My neighborhood of practice has a decent-sized population of people of Mexican ancestry.  I have never seen it written up, but I find that Mexicans, and people of Mexican ancestry, run a higher average, but normal, TSH as compared to the US population.  Their T3 and T4 are normal.  Since TSH exists only to regulate the T4 levels to normal, a “High TSH” is spurious.  But it is a measurement factor in Quality Assurance.  Therefore, I find that many of my patients are on a tiny dose of T4, prescribed for “hypothyroidism,” that represents no pathology of the thyroid gland nor the adenohypophysis.  It is a “disease” that is “treated,” in the sense that an intervention is supplied, an intervention which is small and benign.  Nevertheless, it is spurious.  None of these patients have had any symptoms of hypothyroidism; nor have the providers practiced enough medicine to recognize clinical hypothyroidism.  I have.

The clinician’s hand is an INCREDIBLE thermometer, when sufficiently trained.  I find it good to within decimal-points of degrees.  If you have not touched a 95° F patient, you do not know how chilly they feel.  One’s perception is of 75°F, not 95°F.  They are cold, stiff and slow.  But who has ever seen a patient sick like this?  Certainly not the people rushed through the classroom, who learn that “hypothyroidism is when the TSH is above an indicated level.”  It most certainly is not.  But teaching about real hypothyroidism involves the threat of the outbreak of genuine medicine.  That must be suppressed.

Does your patient have cold intolerance?  Are they slow, is their hair thick?  Do they have nonpitting lower edema (although this is rare?)  Do they ever have symptoms of heat intolerance, tachycardia, or other symptoms reaching towards Hashimotos?

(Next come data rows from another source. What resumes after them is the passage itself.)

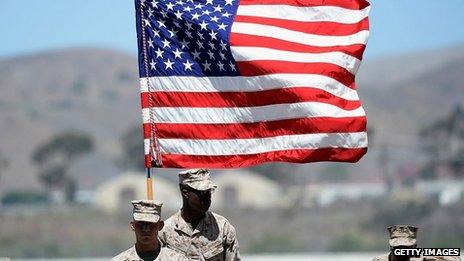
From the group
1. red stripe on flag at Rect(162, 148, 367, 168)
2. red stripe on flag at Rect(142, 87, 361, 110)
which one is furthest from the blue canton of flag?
red stripe on flag at Rect(162, 148, 367, 168)

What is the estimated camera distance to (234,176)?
162 meters

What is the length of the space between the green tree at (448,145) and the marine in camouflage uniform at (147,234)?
14425 cm

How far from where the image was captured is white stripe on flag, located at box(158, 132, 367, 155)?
51.3 feet

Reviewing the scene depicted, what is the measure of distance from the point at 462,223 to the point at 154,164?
100 metres

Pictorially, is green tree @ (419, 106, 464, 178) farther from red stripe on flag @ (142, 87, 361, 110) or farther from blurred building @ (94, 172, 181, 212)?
red stripe on flag @ (142, 87, 361, 110)

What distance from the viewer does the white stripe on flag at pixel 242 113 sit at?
15.7 m

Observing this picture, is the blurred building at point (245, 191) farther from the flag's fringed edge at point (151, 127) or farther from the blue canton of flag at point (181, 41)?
the flag's fringed edge at point (151, 127)

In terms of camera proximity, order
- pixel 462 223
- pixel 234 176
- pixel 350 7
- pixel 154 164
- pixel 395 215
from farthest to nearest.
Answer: pixel 234 176, pixel 395 215, pixel 462 223, pixel 350 7, pixel 154 164

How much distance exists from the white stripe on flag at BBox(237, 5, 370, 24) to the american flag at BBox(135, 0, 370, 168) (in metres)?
0.02

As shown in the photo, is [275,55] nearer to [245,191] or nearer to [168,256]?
[168,256]

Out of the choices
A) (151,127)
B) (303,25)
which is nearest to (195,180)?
(151,127)

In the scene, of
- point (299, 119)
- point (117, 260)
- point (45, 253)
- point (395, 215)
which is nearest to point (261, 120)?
point (299, 119)

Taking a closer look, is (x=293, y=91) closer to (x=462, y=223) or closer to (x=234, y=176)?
(x=462, y=223)

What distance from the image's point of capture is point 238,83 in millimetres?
15938
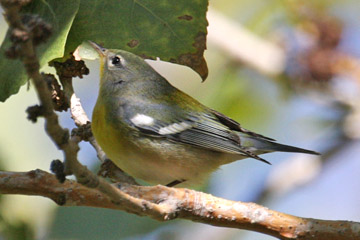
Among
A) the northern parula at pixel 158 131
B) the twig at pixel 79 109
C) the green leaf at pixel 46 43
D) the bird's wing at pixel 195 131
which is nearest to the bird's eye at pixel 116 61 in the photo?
the northern parula at pixel 158 131

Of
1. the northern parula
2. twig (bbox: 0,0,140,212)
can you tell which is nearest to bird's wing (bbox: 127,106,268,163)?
the northern parula

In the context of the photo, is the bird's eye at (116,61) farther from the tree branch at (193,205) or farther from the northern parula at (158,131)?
the tree branch at (193,205)

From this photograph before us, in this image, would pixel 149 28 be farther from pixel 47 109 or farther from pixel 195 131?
pixel 47 109

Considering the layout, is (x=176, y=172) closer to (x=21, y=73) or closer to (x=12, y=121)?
(x=21, y=73)

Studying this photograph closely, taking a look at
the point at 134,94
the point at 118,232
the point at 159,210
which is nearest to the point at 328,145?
the point at 134,94

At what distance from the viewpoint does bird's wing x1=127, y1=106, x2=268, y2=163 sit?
3.46 metres

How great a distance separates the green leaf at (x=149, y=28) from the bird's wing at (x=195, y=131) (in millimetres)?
904

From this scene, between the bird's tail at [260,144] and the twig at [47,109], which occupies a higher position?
the bird's tail at [260,144]

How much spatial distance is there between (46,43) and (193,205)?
91 cm

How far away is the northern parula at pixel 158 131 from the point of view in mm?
3295

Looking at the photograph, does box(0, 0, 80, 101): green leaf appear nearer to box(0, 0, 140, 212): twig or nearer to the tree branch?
the tree branch

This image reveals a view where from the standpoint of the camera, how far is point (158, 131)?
11.4 ft

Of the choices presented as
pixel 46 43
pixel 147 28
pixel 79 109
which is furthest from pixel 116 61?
pixel 46 43

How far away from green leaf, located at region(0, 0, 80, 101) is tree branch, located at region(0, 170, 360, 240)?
42 cm
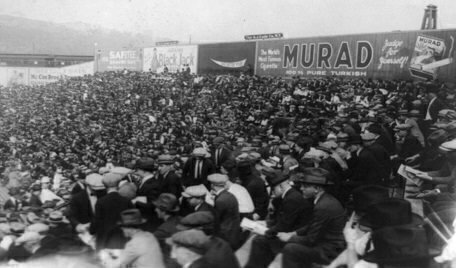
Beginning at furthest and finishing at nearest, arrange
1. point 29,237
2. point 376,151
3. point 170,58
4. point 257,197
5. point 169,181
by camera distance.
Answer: point 170,58 → point 376,151 → point 169,181 → point 257,197 → point 29,237

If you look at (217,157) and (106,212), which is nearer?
(106,212)

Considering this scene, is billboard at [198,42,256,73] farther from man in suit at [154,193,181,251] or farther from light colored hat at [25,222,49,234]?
light colored hat at [25,222,49,234]

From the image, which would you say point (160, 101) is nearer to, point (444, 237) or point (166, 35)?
point (166, 35)

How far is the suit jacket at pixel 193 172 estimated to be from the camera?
5.47 m

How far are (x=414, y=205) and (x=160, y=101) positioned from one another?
28.4 ft

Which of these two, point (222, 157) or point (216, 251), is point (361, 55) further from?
point (216, 251)

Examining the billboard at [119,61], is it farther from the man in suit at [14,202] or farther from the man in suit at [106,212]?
the man in suit at [106,212]

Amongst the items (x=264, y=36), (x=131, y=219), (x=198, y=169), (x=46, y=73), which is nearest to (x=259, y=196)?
(x=131, y=219)

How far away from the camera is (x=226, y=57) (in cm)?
1712

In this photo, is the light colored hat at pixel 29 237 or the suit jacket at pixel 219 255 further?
the light colored hat at pixel 29 237

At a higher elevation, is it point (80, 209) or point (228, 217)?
point (228, 217)

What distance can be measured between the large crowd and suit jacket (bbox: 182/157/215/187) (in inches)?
0.6

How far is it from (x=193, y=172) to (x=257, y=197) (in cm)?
154

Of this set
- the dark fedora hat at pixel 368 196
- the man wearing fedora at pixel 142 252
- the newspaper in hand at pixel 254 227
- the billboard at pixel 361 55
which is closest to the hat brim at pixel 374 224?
the dark fedora hat at pixel 368 196
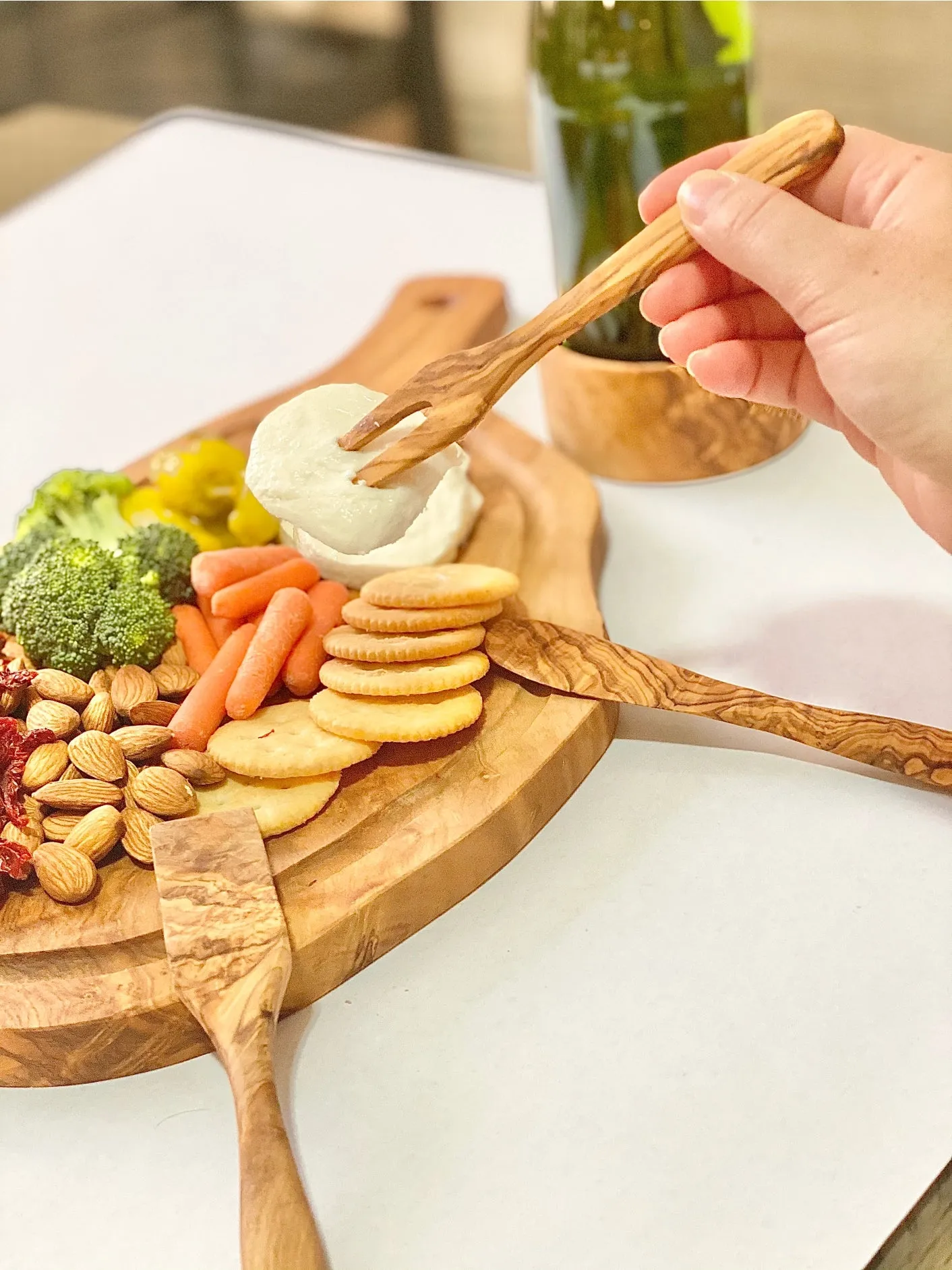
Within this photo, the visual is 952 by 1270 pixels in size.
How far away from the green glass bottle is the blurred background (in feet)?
11.9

We are taught that these are check-box questions.  Actually paying attention to the PATIENT, one can determine whether they have clinical euthyroidism or not.  And that is the hardest part.  Clinical euthyroidism does not merit treatment.  But how would the busy or uninformed practitioner know?  Paying attention is the only way, and the practitioner who has made it through the educational system by then is good at not paying attention.

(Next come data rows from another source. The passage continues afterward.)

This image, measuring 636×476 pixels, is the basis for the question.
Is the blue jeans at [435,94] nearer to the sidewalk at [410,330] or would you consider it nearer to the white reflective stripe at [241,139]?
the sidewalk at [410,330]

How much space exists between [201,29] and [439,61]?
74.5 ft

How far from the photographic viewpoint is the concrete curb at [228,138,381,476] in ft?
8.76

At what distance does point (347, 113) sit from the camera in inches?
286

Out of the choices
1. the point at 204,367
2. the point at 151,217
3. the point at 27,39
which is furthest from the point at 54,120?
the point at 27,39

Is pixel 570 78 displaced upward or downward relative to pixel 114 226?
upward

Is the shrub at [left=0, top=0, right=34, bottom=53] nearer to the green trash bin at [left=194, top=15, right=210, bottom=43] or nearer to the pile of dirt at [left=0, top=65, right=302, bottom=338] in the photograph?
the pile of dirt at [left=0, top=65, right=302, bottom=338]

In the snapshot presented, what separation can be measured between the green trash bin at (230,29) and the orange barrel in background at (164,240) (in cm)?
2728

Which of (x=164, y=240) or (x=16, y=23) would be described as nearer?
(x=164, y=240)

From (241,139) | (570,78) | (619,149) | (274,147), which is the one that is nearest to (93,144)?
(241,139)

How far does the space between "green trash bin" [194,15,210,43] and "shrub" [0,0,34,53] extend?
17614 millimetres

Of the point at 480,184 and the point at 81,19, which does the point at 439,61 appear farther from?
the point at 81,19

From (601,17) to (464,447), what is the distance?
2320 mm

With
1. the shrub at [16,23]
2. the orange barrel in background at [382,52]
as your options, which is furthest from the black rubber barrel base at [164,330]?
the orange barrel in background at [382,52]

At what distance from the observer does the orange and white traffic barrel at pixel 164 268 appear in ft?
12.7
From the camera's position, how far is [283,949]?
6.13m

More discussion will come of this.  However, the key and critical lesson in every classroom in college is – learn the particular tricks to getting an ‘A’ in this class, and then promptly forget any content you might have accidentally learned from the class.  Retain just enough to look educated at cocktail parties.  “Shakespeare, of course.  Ben Johnson?  Francis Bacon?  Hamlet and MacBeth and Starry Night (sh*t, did I just say Starry Night?)  As You Like it, Twelfth Night.  Blu-blah-blah.”